----- Supplied passage
Microsoft's top engineers are growing accustomed to the sniping. Their
response: a prickly we'll-show-'em attitude. ''We just keep focused on
customers and quality, no matter what stones are thrown,'' snaps James
E. Allchin, the senior vice-president in charge of Windows products.
Still, Allchin admits that building Windows 2000 has been a
soul-wrenching experience. ''One day I can be horribly depressed, and
the next day we'll be in the clear again,'' he says.
APRIL DEADLINE. The long and winding road has taken a toll. Moshe T.
Dunie, a vice-president who had led the core engineering team, left on
an unscheduled sabbatical in mid-December. ''He had been building
Windows full-time for 12 years,'' explains Mike Nash, marketing
director for server products. ''When you miss your kid's 12th piano
recital in a row, you know you need a breather.''
But there's no rest for the remainder of Microsoft's army of
engineers. Dunie's replacement, Brian Valentine, 39, is a hard-driving
individual who earned his reputation as a closer by delivering the
company's hot-selling Exchange corporate E-mail package three years
ago. He has set an ambitious deadline of Apr. 21 for releasing the
third and final Win2000 test version to more than 250,000 testers
worldwide. Feb. 15 is lock-down day: After that, no new features are
to be added. ''The only way you ever stop is you stop changing the
code,'' he says.
----------
----- Listed records
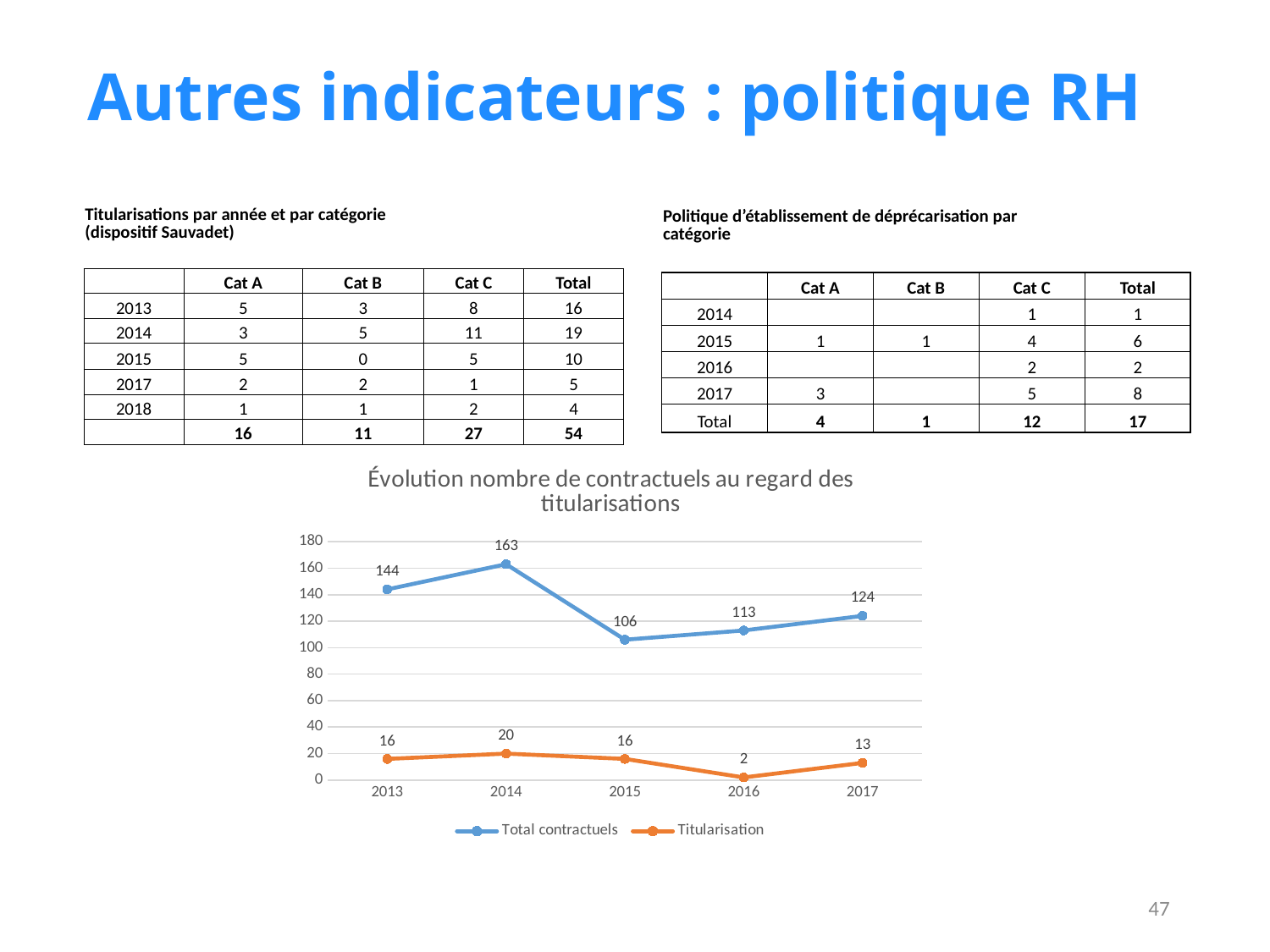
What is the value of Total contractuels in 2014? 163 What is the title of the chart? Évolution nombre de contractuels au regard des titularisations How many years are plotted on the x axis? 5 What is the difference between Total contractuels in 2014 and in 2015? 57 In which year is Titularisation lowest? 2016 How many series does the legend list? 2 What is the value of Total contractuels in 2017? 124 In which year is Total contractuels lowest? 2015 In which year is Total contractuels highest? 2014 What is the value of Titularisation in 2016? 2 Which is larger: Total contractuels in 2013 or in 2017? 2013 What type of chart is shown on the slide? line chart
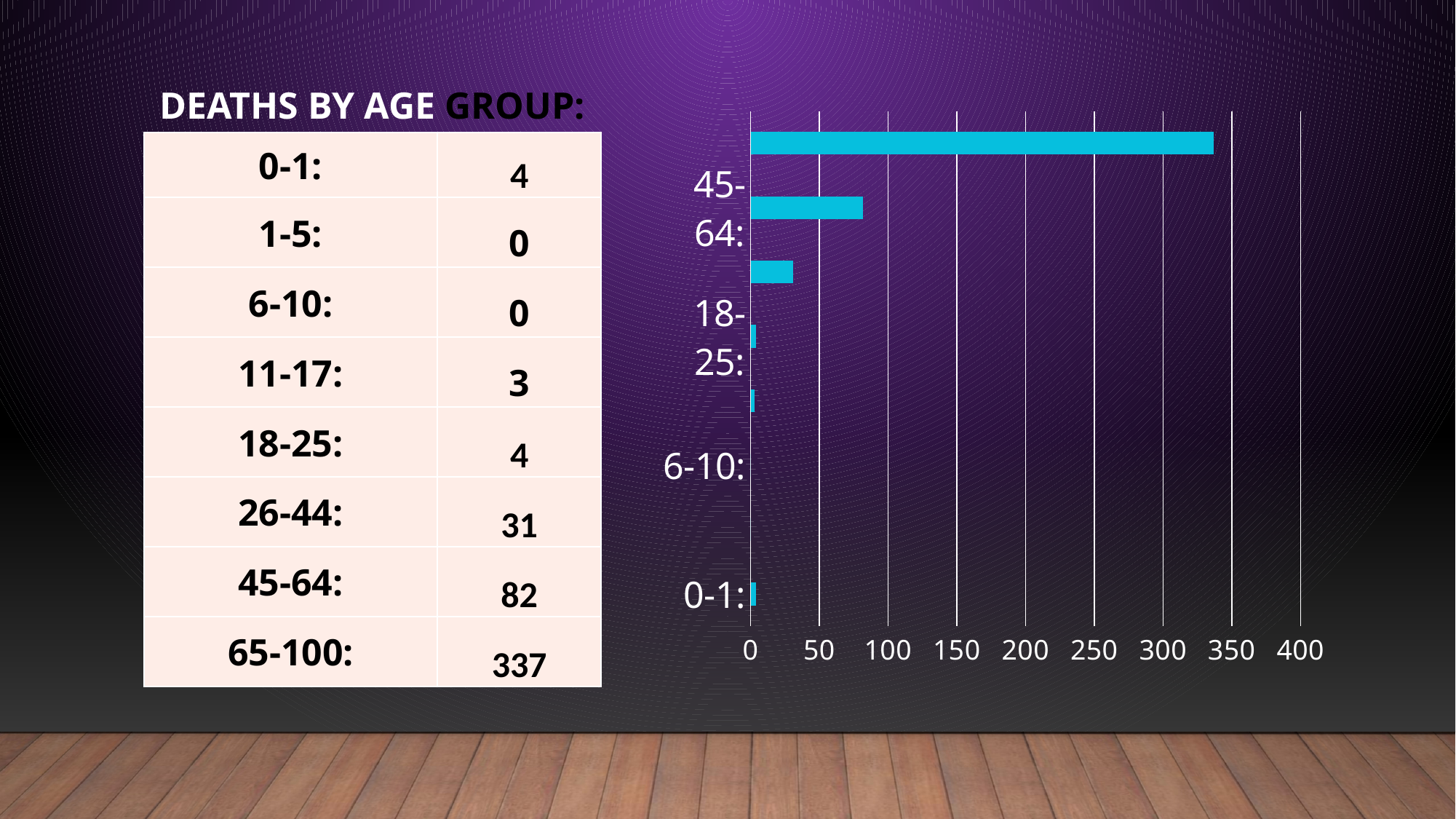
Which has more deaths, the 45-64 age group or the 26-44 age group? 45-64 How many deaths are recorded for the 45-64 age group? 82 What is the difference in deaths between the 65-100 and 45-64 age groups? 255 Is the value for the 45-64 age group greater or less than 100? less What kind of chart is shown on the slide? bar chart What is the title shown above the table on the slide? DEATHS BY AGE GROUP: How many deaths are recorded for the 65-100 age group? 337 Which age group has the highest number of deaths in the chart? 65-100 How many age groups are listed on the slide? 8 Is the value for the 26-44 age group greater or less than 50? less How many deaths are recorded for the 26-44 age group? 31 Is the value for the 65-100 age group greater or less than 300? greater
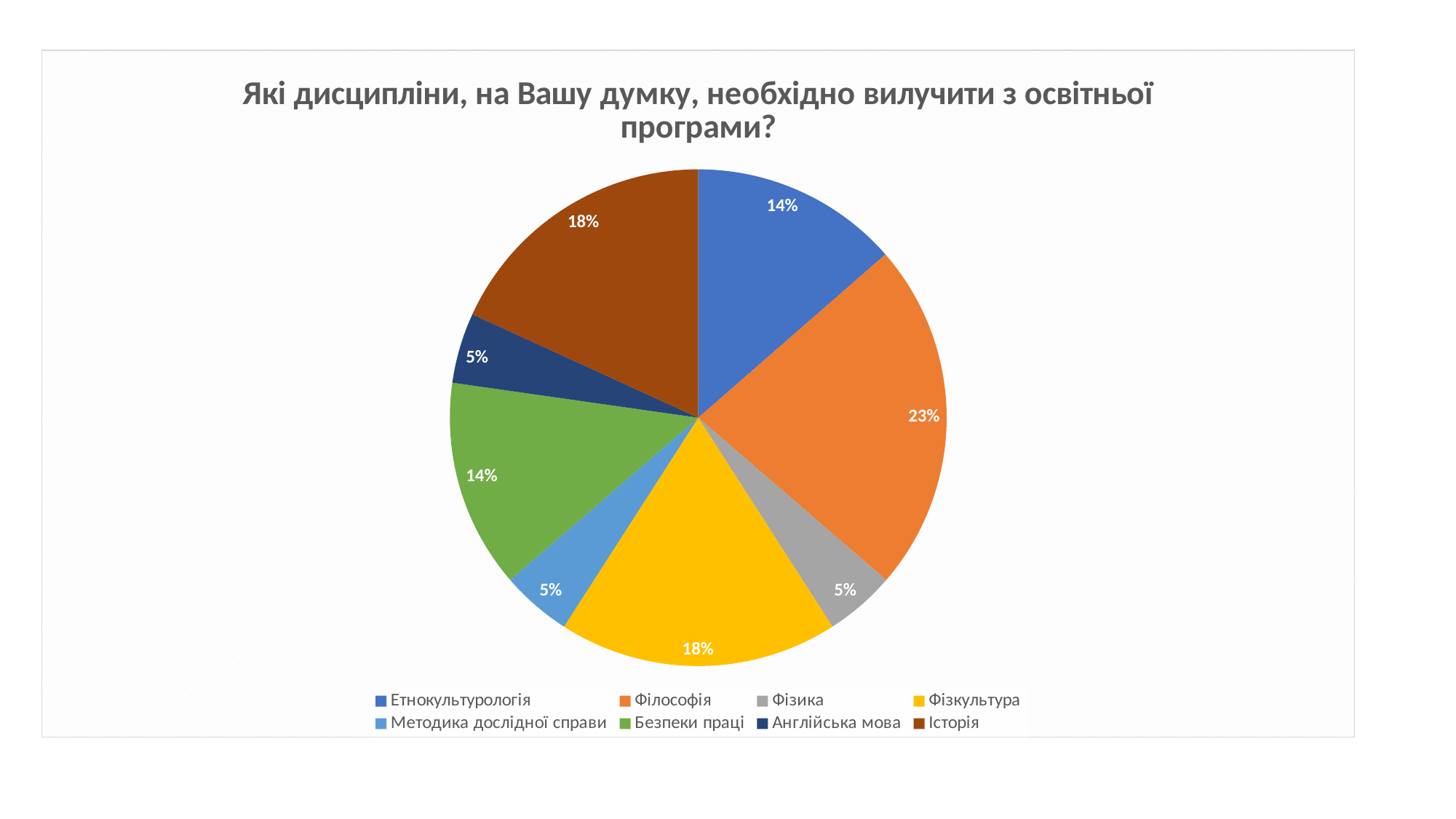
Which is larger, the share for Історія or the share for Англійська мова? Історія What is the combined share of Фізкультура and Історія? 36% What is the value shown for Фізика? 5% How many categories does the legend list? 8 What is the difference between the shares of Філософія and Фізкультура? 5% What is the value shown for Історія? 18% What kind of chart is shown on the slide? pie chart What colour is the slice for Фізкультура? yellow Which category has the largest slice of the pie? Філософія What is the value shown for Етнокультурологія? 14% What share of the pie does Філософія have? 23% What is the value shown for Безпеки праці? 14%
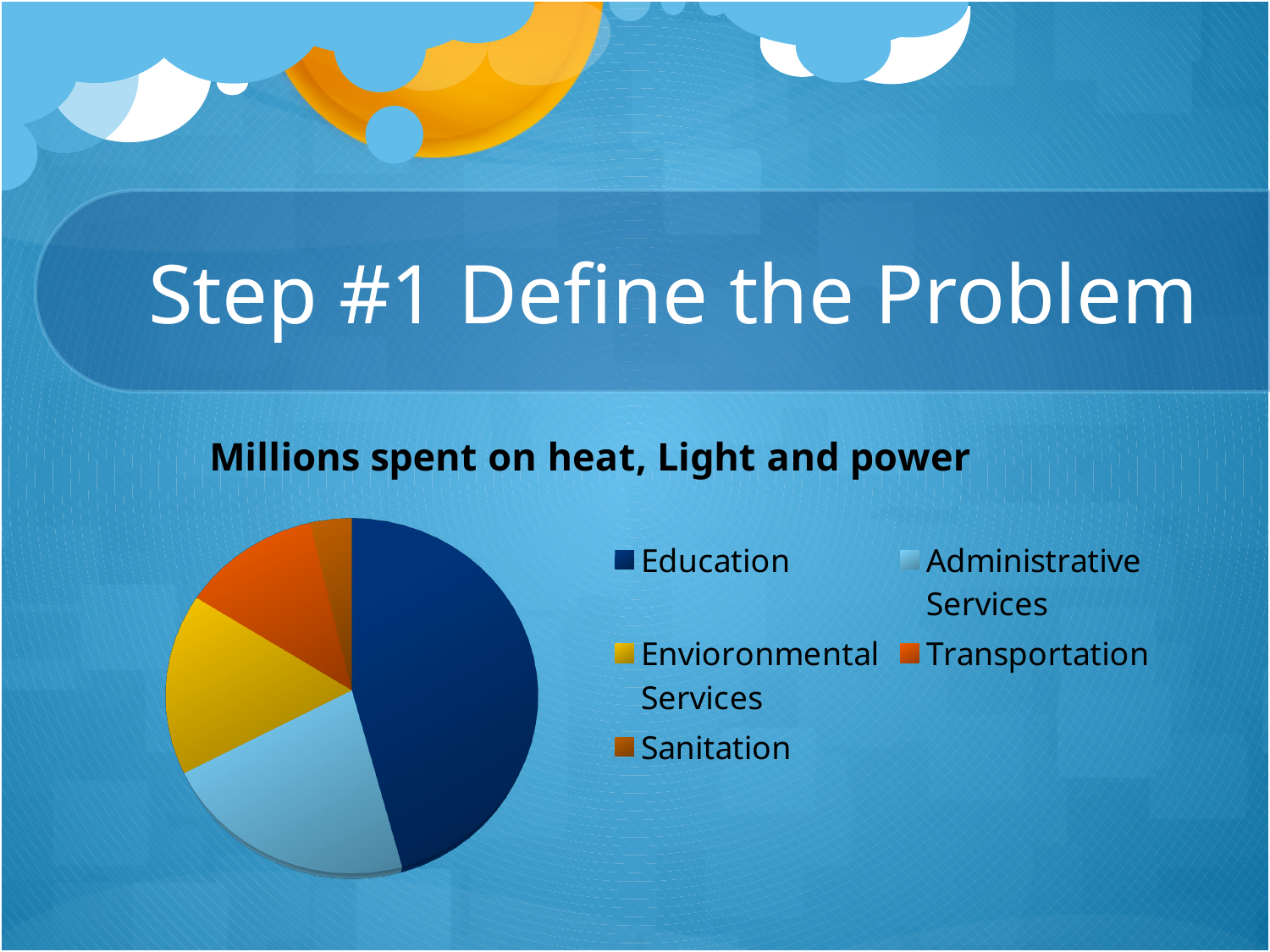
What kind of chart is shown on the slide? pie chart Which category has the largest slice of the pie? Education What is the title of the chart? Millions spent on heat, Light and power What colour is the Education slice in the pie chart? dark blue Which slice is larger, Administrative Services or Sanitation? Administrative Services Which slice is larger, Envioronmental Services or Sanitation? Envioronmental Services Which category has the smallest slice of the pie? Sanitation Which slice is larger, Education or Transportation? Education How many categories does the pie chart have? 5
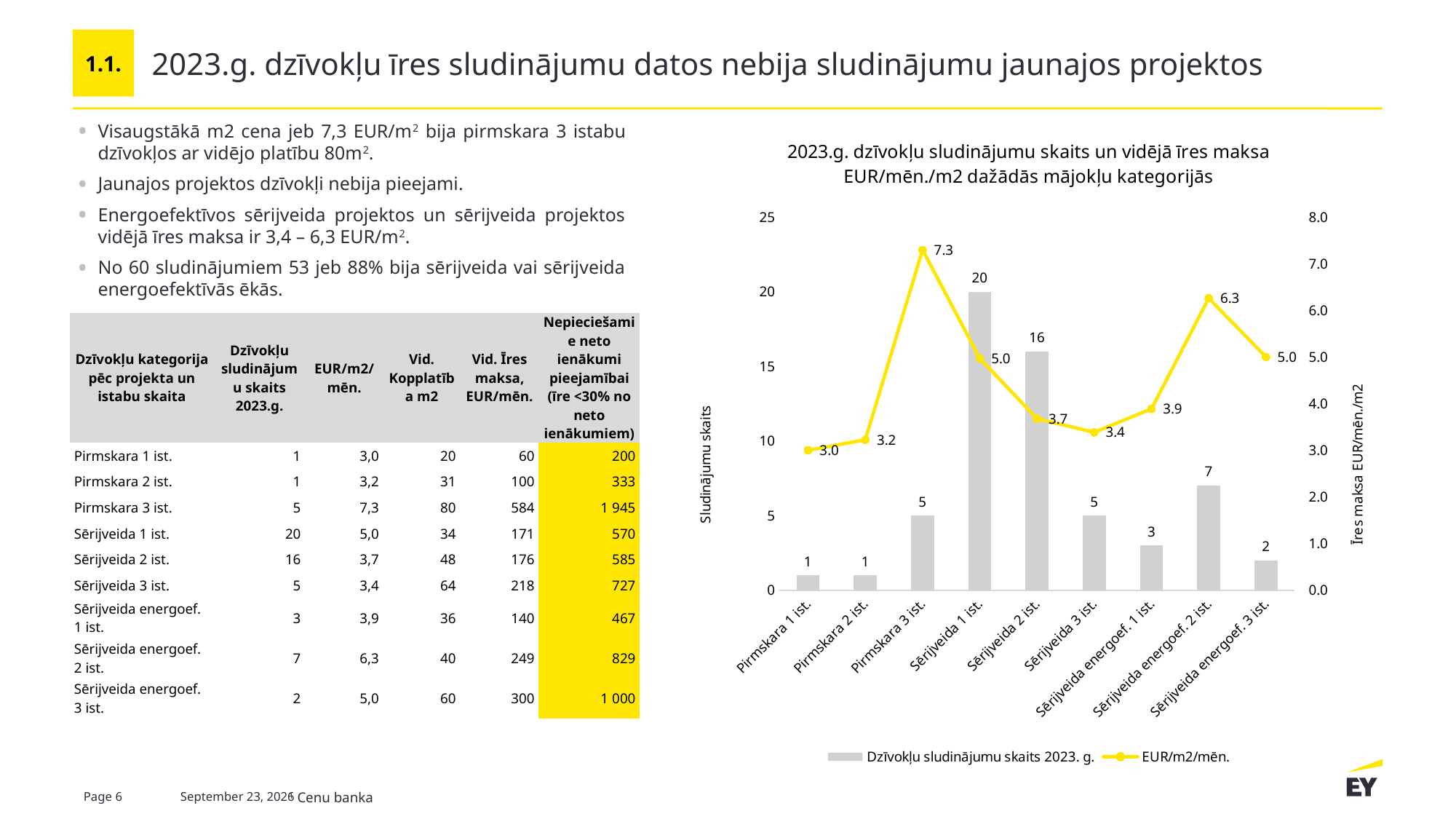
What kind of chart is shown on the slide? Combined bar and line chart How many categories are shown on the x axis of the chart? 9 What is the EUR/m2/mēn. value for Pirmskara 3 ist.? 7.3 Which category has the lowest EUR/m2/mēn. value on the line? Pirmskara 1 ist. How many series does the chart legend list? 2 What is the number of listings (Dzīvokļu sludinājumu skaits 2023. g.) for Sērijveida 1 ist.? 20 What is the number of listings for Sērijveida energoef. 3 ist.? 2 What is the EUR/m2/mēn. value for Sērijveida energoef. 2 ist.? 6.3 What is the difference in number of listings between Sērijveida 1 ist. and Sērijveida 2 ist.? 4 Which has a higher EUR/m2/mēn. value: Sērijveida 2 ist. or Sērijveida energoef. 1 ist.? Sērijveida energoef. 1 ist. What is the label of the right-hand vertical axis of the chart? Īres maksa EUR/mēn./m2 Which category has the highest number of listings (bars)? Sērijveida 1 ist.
----------
§ Directions
A. From the Windows 2000 article, extract the text starting with "Dunie, a vice-president" and going on through "code,'' he says.".
B. Translate this sentence from the Windows 2000 article into Spanish: "The long and winding road has taken a toll."
C. Proceed with the article on building Windows 2000, picking up right after its last sentence.
The material comes from a separate source that has nothing to do with the Windows 2000 article.

§ Results
A.
Dunie, a vice-president who had led the core engineering team, left on
an unscheduled sabbatical in mid-December. ''He had been building
Windows full-time for 12 years,'' explains Mike Nash, marketing
director for server products. ''When you miss your kid's 12th piano
recital in a row, you know you need a breather.''
But there's no rest for the remainder of Microsoft's army of
engineers. Dunie's replacement, Brian Valentine, 39, is a hard-driving
individual who earned his reputation as a closer by delivering the
company's hot-selling Exchange corporate E-mail package three years
ago. He has set an ambitious deadline of Apr. 21 for releasing the
third and final Win2000 test version to more than 250,000 testers
worldwide. Feb. 15 is lock-down day: After that, no new features are
to be added. ''The only way you ever stop is you stop changing the
code,'' he says.

B. El largo y sinuoso camino ha pasado factura.

C.
Valentine has had no problem getting fired up for the job. He grew up
poor in the sleepy town of Centralia, Wash. ''I have a nice
perspective on what it means to be in charge of the most important
project in the history of mankind,'' he says. With that kind of
hyperbole at his command, it's no wonder Valentine has been able to
get the rest of the crew pumped up--again. They had fallen into a
morale slump in the autumn after working overtime to release the
second test version last August. Two weeks after Valentine took the
job, on Dec. 22, he assembled 3,000 engineers in the cavernous
cafeteria of building 26 and delivered an old-fashioned halftime rant.
WORKING HOLIDAY. It was nothing fancy. He laid out his 10 rules for
success (Rule 1: Make decisions in 10 minutes) and his six rules for
completing projects (Rule 1: Get into lock-down A.S.A.P.). He told
them they were crossing the chasm from the design phase to release.
And he told them how important the project is to Microsoft. The
reaction? Cheers. Hundreds volunteered to work during the traditional
one-week Christmas shutdown. ''For him it was something new and
exciting, and that kind of energy spreads,'' says Frank Artale, one of
the engineering managers.
What's next? The grueling task of trying to make all the pieces of
Win2000 work together, then work with the payroll, sales automation,
and myriad other applications that customers are already using on
thousands of different computers and peripheral devices. But quality
isn't Microsoft's strong suit, according to Bruce M. Brown, who heads
BugNet, an online service that tracks software bugs and their fixes.
In the past, users have tagged bugs in the various versions of Windows
faster than Microsoft could fix them.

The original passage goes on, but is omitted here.